El diseño institucional del Estado fue un trasplante del norteamericano, así como la alternancia en el poder de los dos partidos fundamentales. Los herederos de la clase dominante cursaron los estudios universitarios en Estados Unidos, constituidos en modelo único de modernidad y eficiencia. Aparecieron las primeras escuelas culturalmente bilingües. Las costumbres de la burguesía se modificaron. Los clubes se colocaron por encima de las tradicionales sociedades españolas. Términos en inglés se esparcieron por el habla de los cubanos. En la sociedad se produjo un franco retroceso en el terreno ganado por las guerras de independencia respecto al racismo y las distintas formas de exclusión. La disolución del ejército mambí marginó a los negros y mulatos que alcanzaron grados militares en el combate. El color de la piel se constituyó en frontera para el acceso a los trabajos mejor remunerados. Condenados a la pobreza, sus hijos no se beneficiaron del crecimiento de la instrucción pública. Santa Claus ocupó el lugar de los Reyes Magos.
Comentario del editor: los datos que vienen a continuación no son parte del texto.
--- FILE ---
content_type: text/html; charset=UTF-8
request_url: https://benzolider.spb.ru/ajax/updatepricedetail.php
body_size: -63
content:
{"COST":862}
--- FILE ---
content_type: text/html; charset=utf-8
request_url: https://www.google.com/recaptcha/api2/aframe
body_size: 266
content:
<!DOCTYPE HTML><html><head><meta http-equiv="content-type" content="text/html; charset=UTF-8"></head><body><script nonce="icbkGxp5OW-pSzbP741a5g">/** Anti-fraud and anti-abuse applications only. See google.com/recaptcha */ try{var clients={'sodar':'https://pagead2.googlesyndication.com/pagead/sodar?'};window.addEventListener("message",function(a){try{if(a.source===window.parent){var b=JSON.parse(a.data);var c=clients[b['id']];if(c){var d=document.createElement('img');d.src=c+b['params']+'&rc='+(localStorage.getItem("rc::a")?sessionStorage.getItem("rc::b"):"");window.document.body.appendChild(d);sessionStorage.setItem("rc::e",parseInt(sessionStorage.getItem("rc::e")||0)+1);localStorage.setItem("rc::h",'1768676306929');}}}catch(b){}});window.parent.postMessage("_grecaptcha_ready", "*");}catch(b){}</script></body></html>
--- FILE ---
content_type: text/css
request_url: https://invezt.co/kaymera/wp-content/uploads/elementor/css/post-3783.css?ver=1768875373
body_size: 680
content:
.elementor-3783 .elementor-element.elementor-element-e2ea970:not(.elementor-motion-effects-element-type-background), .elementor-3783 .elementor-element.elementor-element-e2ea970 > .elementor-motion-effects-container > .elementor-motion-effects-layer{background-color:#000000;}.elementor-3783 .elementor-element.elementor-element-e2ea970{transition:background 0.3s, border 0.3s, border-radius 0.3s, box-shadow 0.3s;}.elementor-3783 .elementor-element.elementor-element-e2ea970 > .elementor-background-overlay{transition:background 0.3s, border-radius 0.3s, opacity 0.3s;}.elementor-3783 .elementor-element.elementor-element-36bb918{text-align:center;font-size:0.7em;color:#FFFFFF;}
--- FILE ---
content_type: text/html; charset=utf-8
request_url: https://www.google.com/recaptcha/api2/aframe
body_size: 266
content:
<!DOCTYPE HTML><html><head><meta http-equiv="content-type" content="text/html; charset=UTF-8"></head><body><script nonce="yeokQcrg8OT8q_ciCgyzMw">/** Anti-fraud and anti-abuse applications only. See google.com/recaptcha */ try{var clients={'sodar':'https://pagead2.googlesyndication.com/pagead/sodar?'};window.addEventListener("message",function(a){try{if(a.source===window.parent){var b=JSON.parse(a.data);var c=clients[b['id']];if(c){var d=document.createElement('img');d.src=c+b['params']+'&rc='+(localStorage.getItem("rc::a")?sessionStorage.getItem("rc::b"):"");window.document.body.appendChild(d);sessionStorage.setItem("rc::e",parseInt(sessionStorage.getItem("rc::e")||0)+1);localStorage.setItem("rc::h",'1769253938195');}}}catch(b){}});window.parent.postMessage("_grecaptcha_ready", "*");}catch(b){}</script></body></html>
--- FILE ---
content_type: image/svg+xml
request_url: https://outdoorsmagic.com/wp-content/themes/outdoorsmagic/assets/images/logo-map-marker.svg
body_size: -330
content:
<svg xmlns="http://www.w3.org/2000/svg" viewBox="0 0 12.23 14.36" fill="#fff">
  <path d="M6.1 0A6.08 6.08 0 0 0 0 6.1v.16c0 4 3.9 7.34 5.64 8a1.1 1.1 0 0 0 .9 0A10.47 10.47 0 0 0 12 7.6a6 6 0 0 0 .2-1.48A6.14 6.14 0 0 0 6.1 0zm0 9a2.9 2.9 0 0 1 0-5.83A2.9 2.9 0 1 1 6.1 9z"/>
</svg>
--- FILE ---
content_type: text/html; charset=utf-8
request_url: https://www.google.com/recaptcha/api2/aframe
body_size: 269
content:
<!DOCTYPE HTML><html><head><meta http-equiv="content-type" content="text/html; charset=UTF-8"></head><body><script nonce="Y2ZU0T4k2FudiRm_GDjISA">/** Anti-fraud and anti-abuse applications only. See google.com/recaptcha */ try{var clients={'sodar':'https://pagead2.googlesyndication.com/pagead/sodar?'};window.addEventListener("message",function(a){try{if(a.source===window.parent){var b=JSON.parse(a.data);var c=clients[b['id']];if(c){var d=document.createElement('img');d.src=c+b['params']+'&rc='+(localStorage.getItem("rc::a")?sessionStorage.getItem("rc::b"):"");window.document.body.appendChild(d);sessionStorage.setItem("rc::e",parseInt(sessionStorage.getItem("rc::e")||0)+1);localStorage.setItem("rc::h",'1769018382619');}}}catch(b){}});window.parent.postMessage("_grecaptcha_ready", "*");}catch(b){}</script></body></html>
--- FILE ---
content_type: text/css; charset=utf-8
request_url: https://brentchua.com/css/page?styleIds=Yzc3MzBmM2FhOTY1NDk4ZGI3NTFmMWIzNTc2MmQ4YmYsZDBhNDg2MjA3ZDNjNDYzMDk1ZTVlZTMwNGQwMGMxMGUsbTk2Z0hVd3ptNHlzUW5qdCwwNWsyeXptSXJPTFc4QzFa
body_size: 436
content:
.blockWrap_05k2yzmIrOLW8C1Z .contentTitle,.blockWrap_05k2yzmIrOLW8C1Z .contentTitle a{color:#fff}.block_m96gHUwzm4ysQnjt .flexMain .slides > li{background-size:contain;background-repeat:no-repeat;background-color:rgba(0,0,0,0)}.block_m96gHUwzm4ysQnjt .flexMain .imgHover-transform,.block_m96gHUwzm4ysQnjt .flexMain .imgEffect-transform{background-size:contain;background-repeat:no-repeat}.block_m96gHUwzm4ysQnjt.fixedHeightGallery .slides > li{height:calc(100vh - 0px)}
Lentamente, se reconfiguraron las clases sociales. El proletariado y las capas medias se fortalecieron. En los veinte del pasado siglo, la «década crítica» anuncia la fractura de la historia republicana favorecida por la lucha contra Machado. Ya innecesaria, la Enmienda Platt pudo abrogarse. El poder económico hacía lo necesario. La mentalidad Plattista había dejado huellas. La impúdica presencia de las cañoneras fue sustituida por la acción de la diplomacia. El embajador Caffery tomó el relevo de Welles para la instauración del coronel Batista como decisivo «hombre fuerte» en el escenario político. Los trajines de otro embajador, Earl Smith, intentaron impedir el triunfo de la Revolución cubana.
Ideologizado en otros términos, el anexionismo se mantiene. Una forma de plattismo planetario reconoce al imperio la facultad de dictaminar acerca del deber ser de las naciones, prescindiendo de toda consideración histórica o cultural. En su texto íntegro, la ley Helms-Burton formula con toda claridad el diseño de una Cuba posrevolucionaria. Tal y como ocurrió bajo la ocupación norteamericana al término de la guerra de independencia, un interventor restaurará las instituciones periclitadas y establecerá los fundamentos jurídicos de la nación mutilada. Es el modelo aplicado en Iraq con las consecuencias bien conocidas. Mientras tanto se trata de ablandar toda posible resistencia. Toca a historiadores y politólogos rescatar, desde la perspectiva actual, la verdadera naturaleza del pensamiento anexionista.